One of the oldest swords has been found in a museum on the Saint Lazarus Island, Venice, The Daily Mail reports.
The ultra-rare sword, which is around 5,000 years old and doesn’t resemble most ancient weapons in the world, was made around the year 3000BC.
However, the sword was contained in a cabinet as part of a medieval collection.
It was only when a local PhD student and expert in ancient weaponry noticed the sword that it was removed for further analysis to pinpoint its date.
The sword could have been a ceremonial object or an offensive weapon that was used in combat.
Another hypothesis is that it was part of a burial and was casually retrieved by townsfolk before ending up in a museum.
Vittoria Dall’Armellina at Università Ca’ Foscari in Venice saw the sword in a small cabinet surrounded by medieval items at the Mekhitarist Monastery on the Saint Lazarus Island in the Venetian Lagoon.

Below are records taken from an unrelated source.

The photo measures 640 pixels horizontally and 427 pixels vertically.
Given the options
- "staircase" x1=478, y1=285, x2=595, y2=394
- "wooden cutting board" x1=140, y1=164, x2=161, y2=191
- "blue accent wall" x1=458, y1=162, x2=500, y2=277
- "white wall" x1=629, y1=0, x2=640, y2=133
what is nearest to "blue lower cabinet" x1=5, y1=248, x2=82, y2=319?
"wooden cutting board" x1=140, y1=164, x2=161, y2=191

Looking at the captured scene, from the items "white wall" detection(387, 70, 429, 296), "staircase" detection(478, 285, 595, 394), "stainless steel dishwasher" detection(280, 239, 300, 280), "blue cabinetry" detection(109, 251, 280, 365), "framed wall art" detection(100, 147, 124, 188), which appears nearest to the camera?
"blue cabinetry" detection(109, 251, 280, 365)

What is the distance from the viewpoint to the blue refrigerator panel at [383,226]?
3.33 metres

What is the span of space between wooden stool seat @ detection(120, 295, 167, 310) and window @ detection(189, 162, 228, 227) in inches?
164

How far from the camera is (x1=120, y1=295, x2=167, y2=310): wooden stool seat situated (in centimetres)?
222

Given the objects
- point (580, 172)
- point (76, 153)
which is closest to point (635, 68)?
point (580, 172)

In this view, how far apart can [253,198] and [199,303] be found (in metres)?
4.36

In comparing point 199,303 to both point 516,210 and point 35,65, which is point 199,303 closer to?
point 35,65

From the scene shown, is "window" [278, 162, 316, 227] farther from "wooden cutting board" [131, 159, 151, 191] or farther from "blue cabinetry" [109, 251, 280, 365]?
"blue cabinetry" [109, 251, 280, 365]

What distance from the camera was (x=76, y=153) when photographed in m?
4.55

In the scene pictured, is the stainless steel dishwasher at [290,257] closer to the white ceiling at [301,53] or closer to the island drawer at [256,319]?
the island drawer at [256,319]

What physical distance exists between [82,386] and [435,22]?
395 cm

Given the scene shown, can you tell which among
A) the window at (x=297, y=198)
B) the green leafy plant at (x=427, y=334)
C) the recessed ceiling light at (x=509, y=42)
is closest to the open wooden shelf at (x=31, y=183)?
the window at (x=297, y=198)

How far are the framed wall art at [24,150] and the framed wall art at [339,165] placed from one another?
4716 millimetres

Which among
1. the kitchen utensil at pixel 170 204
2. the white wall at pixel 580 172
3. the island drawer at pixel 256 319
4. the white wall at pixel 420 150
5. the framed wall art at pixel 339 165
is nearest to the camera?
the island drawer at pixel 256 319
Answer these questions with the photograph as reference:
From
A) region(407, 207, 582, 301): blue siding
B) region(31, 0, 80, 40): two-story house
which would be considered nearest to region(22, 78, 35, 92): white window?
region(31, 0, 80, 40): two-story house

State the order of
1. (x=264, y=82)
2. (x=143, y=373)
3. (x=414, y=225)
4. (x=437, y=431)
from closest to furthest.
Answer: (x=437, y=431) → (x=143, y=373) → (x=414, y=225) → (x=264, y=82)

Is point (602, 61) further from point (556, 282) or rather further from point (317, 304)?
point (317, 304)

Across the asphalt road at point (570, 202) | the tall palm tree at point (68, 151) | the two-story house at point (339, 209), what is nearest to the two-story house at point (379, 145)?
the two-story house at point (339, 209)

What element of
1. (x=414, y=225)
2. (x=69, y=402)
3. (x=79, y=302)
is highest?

Mekhitarist Monastery, which is the headquarters of the Armenian Catholic Mekhitarist Congregation, includes museums, a church, residential quarters, a library, museums, picture gallery, printing plant and research facilities.
The weapon caught the eye of Dall’Armellina, whose master’s degree and PhD included a study on the origin and evolution of swords in the Ancient Near East.
She thought the weapon she had spotted didn’t look like a medieval artefact, but a much older sword, similar to those she had already encountered in her studies.
The Saint Lazarus Island sword turned out to be made of Arsenical bronze, an alloy frequently used before the widespread diffusion of bronze.
It’s believed the sword traveled from Trebizond to Venice in the second half of the 19th century.
This is due to an envelope containing a worn-out slip of paper that came with the sword.
The note on the paper, written in Armenian, talks about a donation to Father Ghevond Alishan, a famous poet and writer who died in Venice in 1901.
Ghevond Alishan, who was a friend of English art critic John Ruskin, was born in Constantinople – now Istanbul – and travelled to Venice before his death.
Further studies are being done on the weapon, the history of which is still ‘shrouded with mystery’.